Bergey Jökla is the name given to the bright-eyed little girl that won my heart. We created magic together sitting down with an unflattened Cheerios box in front of us- my preferred canvas I always used in my own childhood- and tubs of felts and crayons as our wands.
Bergey would dramatically scribble and dot the cardboard much in the fashion of a maestro, and I would locate faces and features within and help pull them forward.
I quickly saw that she and I had so much in common, there was no way I would feel afraid or awkward with her.
Now that I've moved from the farm Bústaðir back to Sauðárkrókur farm I miss the little Bergey hum, her song of life, that would narrate her days. I miss playing with her and being weird and animistic and true to ourselves. I feel like the time we spent together recharged my inner child.
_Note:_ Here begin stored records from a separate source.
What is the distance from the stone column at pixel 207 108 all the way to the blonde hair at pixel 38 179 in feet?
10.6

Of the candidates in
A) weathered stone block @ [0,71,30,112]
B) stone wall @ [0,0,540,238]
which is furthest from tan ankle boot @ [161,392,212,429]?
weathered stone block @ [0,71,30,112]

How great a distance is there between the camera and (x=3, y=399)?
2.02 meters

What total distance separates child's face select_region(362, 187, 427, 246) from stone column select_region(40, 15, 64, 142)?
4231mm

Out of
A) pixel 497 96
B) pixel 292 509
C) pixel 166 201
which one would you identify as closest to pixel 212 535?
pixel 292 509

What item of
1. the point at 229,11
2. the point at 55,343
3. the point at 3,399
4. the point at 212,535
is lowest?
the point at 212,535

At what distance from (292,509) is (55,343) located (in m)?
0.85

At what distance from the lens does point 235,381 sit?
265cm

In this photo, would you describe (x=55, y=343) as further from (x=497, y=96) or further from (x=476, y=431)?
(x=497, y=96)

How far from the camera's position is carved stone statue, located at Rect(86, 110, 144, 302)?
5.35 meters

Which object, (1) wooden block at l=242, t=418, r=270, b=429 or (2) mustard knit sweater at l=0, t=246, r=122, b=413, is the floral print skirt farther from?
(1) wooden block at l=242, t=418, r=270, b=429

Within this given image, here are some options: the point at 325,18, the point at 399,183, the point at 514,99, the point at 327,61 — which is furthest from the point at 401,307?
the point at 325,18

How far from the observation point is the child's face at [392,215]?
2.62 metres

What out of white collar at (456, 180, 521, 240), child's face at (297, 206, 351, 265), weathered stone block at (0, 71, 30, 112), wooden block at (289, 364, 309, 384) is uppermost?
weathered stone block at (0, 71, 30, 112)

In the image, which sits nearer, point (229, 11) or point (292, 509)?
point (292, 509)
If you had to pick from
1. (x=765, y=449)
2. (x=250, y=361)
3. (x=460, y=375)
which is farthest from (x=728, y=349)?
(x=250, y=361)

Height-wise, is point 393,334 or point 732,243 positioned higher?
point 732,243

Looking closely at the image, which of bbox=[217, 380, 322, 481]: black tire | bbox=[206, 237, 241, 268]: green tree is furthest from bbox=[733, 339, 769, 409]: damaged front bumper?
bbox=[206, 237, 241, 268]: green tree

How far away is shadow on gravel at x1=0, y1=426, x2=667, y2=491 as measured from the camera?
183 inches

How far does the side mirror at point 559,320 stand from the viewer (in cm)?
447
When it came to horseback riding, I was more than willing to face this fear, as I recognized that that's the only way to overcome it. I couldn't have asked for it to unroll more beautifully...
Kári and Magga, my host parents, got suited up and prepared the animals to ride them out into what was an extremely foggy evening. I was given the reins belonging to Jarpur; name meaning auburn. Respectfully handling and being in close proximity with the creature felt comforting like being with a friend. I mounted him and we set off into the farmlands, each step of Jarpur's symbolized a step forward in our unison and my trust of him. The wet misting of the fog on my face and the cool clouds of breath coming from my horse navigated the ride. We came up to a glacial river and Jarpur stopped and hesitated but I feel like we had an unspoken, almost psychic communication. He was kind to me and gently started through the water.
The fog was thick as pea soup, only the grassy field, cloud-like tufts of wool snagged on barbed-wire fences, and the view of his mane were clearly visible. A group of neighbouring horses came running over and ran to the same beat as us like a tribal drum. I distinctly remember at this moment thinking, "This feels more like a dream than being planted in the waking world." The surreal beauty of the moment had me suspended in awe.
In life back home, being caught up in unnecessary phobias had closed doors to beautiful experiences. I feel that Iceland has gifted me in opening me up and I've initiated new possibilities for when I return to Canada, and from now on.